* Records supplied:
>>>
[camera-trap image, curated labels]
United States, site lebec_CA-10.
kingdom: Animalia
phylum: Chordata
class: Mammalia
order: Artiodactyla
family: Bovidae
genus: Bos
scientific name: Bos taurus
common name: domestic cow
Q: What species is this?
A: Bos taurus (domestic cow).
<<<
Return, exactly and without additions, the lines that run from the one containing "class: Mammalia" to the end of the material above.

* Solution to the problem:
class: Mammalia
order: Artiodactyla
family: Bovidae
genus: Bos
scientific name: Bos taurus
common name: domestic cow
Q: What species is this?
A: Bos taurus (domestic cow).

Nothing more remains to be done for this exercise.